*WHAT YOU NEED TO DO:*
What is needed is the exact text of each line in the listing below from the one with "QUICK CHOCOLATE PIE & HOMEMADE ICED COFFEE" up to and including the one with "Pj Bupati Barsel, H", and no pictures.

*DATA SHOWN:*
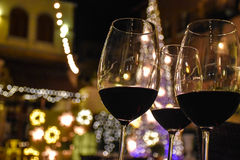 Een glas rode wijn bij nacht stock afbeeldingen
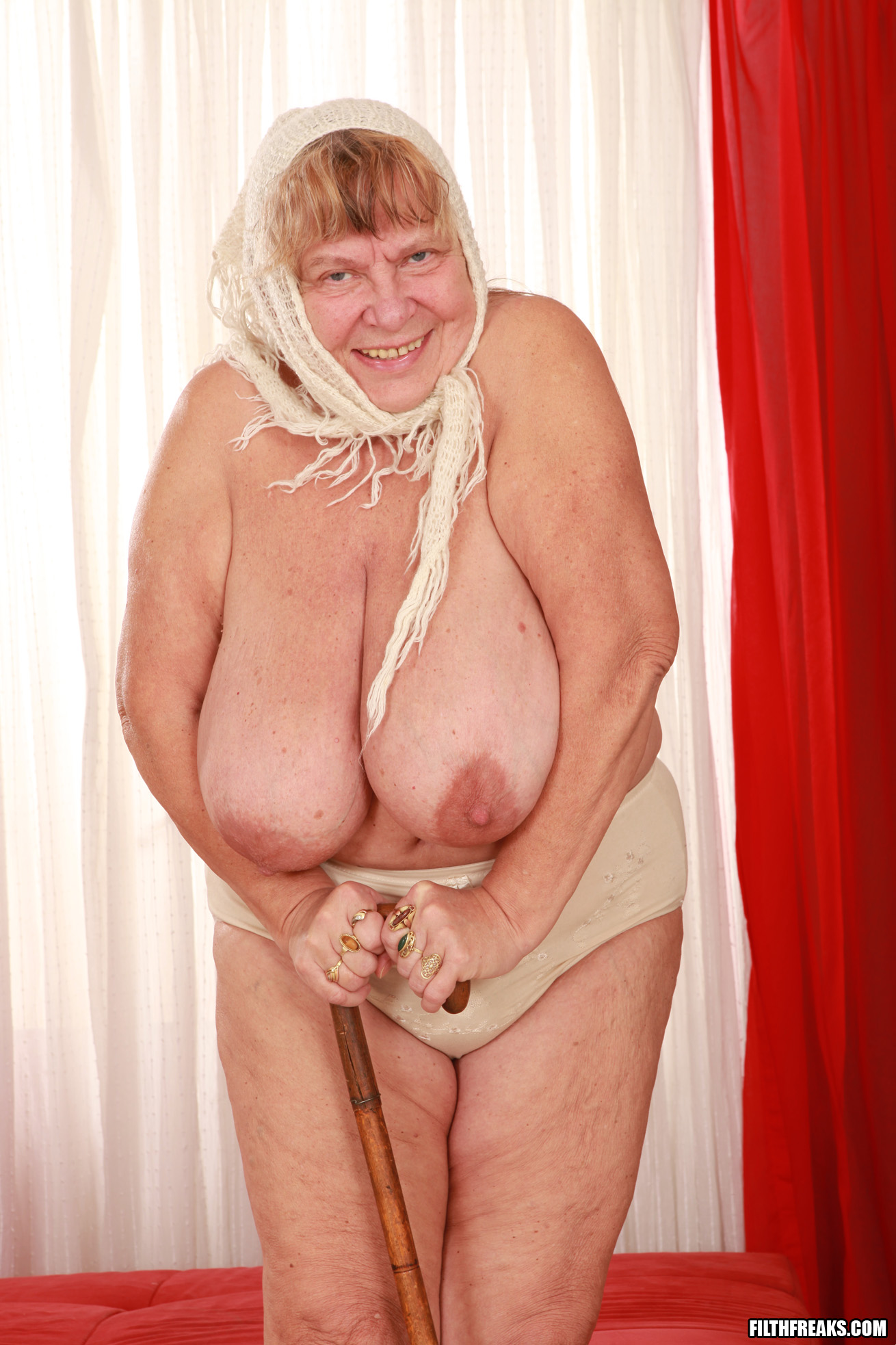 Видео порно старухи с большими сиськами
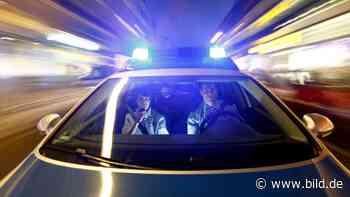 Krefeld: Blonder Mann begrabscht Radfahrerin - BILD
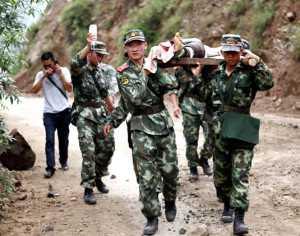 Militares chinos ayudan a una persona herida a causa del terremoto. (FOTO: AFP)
---
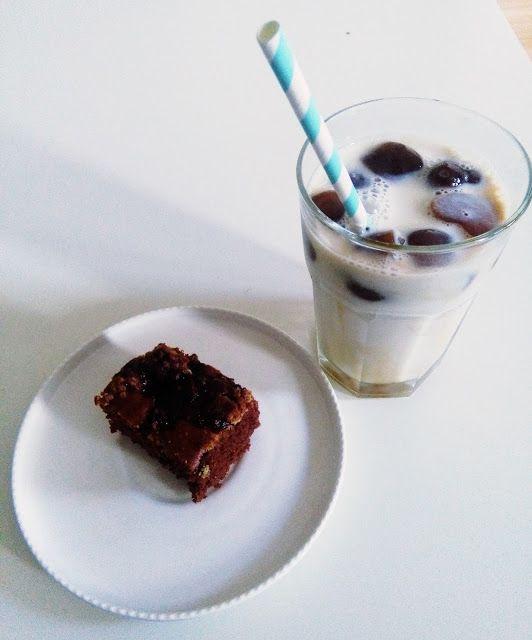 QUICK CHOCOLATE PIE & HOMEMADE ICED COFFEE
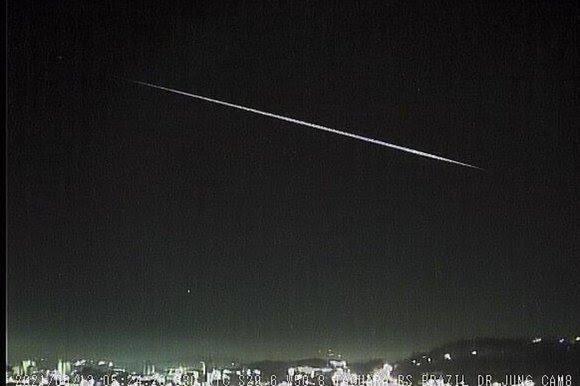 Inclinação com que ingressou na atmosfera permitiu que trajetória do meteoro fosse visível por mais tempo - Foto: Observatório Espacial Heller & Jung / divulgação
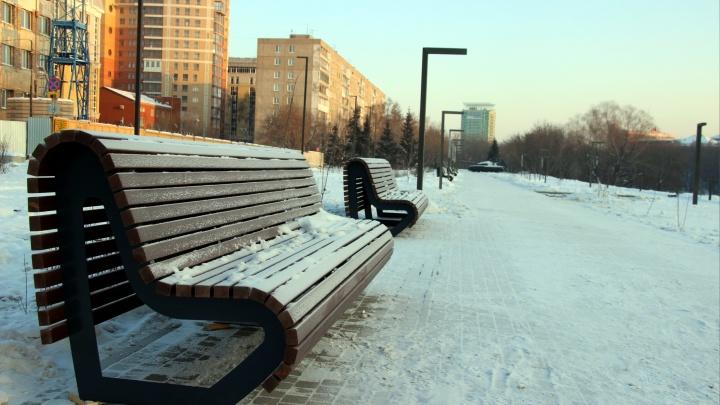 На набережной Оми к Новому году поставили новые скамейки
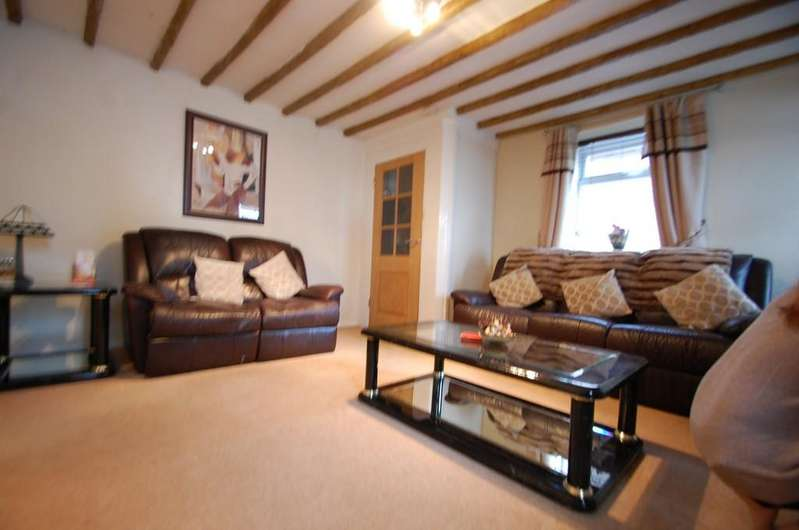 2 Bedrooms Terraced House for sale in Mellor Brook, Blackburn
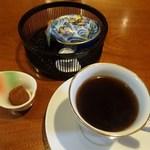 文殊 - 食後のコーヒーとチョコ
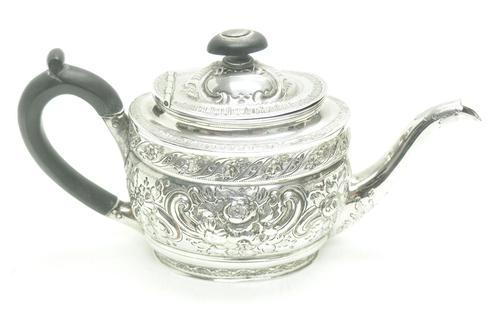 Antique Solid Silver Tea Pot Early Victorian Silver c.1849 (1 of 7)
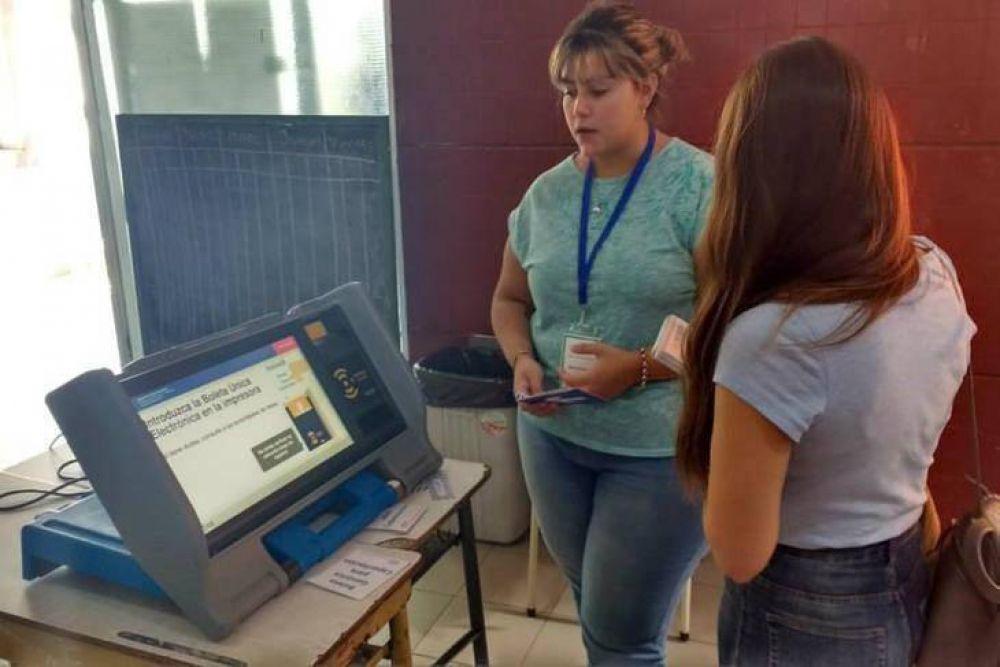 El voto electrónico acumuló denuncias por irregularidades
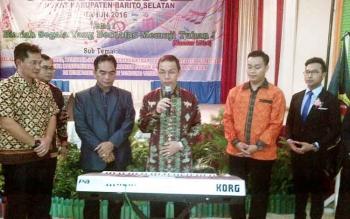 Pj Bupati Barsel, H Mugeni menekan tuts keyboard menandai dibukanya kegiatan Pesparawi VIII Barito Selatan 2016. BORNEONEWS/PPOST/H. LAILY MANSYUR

*EXERCISE ANSWER:*
 QUICK CHOCOLATE PIE & HOMEMADE ICED COFFEE
 Inclinação com que ingressou na atmosfera permitiu que trajetória do meteoro fosse visível por mais tempo - Foto: Observatório Espacial Heller & Jung / divulgação
 На набережной Оми к Новому году поставили новые скамейки
 2 Bedrooms Terraced House for sale in Mellor Brook, Blackburn
 文殊 - 食後のコーヒーとチョコ
 Antique Solid Silver Tea Pot Early Victorian Silver c.1849 (1 of 7)
 El voto electrónico acumuló denuncias por irregularidades
 Pj Bupati Barsel, H Mugeni menekan tuts keyboard menandai dibukanya kegiatan Pesparawi VIII Barito Selatan 2016. BORNEONEWS/PPOST/H. LAILY MANSYUR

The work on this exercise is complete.